• _WHAT IS BEING ASKED_:
From the listing below, work out how many lines contain "star". Reply with that number only.

• _SUPPLIED DATA_:

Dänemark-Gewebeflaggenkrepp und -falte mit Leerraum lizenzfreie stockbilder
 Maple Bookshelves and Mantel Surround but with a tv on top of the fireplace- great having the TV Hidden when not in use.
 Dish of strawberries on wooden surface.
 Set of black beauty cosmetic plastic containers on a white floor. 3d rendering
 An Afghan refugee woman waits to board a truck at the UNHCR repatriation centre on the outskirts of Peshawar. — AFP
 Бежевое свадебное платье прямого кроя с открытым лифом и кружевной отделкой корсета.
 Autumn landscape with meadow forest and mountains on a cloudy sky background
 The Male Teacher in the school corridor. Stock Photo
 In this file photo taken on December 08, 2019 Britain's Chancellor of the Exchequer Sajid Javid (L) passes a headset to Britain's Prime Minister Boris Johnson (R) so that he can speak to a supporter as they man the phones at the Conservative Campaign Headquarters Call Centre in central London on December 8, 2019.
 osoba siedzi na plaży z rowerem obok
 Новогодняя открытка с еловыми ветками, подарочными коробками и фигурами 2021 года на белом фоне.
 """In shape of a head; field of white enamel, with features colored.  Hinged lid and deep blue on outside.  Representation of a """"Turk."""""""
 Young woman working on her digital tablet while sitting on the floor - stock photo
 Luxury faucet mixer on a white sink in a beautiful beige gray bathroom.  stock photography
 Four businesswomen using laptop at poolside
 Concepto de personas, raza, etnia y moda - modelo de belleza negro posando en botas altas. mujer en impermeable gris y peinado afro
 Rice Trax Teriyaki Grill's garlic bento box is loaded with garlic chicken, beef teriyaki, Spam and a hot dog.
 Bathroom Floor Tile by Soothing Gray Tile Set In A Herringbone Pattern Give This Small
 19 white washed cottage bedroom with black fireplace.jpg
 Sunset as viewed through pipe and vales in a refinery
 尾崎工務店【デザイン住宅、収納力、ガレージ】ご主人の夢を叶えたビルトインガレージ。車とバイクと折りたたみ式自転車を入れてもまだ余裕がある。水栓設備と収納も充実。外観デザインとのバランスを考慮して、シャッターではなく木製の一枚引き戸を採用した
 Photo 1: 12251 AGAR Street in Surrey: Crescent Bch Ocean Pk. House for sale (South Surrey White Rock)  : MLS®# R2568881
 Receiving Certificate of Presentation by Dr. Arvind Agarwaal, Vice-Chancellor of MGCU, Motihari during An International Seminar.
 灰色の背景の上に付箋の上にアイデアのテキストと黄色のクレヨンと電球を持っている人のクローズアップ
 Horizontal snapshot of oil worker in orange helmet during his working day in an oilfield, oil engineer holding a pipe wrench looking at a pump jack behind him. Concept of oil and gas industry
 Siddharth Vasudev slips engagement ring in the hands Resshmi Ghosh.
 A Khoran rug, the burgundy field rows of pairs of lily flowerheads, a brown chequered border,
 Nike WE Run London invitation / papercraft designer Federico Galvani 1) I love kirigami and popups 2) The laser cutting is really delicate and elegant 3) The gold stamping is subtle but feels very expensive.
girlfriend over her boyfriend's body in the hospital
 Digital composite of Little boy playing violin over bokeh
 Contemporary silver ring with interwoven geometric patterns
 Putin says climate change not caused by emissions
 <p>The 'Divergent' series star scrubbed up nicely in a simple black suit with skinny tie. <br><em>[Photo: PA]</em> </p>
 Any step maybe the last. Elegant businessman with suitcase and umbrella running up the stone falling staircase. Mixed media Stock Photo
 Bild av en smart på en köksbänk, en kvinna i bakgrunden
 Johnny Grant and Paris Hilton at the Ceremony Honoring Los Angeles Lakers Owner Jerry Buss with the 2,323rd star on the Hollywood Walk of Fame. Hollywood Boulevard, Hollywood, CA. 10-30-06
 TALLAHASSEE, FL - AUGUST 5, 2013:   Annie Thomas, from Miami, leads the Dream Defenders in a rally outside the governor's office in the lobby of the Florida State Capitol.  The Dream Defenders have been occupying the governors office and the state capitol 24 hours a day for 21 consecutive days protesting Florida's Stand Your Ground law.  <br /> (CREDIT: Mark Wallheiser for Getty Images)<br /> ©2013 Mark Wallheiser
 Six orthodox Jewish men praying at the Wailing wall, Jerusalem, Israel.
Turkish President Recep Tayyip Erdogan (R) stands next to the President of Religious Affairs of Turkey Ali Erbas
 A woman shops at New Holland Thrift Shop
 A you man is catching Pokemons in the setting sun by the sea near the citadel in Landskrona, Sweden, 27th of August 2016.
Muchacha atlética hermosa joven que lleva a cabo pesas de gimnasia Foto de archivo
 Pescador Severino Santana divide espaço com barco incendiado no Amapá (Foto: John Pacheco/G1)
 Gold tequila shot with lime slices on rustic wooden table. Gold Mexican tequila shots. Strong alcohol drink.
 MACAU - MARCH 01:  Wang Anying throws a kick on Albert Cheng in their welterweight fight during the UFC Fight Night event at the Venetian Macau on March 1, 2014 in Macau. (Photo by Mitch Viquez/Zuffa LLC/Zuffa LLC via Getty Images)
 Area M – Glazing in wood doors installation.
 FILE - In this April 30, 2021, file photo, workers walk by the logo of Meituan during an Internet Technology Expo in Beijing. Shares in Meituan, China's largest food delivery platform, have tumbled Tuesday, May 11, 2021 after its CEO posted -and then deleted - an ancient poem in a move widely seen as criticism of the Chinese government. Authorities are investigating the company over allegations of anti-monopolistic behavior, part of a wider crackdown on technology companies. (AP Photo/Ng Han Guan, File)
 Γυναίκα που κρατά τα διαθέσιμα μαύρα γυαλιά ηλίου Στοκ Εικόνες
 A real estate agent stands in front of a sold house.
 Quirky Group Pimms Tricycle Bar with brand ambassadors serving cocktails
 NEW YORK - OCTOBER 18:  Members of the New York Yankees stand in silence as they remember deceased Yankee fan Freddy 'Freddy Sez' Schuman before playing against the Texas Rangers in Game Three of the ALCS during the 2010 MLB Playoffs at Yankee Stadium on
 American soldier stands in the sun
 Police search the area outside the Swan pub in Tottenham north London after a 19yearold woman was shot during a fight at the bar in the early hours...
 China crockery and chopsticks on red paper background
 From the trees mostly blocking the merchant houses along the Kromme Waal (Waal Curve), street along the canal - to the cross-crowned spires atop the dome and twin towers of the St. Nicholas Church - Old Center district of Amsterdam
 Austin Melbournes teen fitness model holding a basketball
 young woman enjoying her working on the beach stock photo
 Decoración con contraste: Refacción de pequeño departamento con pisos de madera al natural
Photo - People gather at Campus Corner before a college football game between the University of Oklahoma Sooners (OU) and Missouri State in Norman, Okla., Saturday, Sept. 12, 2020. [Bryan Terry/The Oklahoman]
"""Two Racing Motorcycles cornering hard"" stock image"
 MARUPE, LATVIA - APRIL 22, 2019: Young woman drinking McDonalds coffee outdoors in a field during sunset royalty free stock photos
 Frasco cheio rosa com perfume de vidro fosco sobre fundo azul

• _SOLUTION FOR THIS PROBLEM_:
2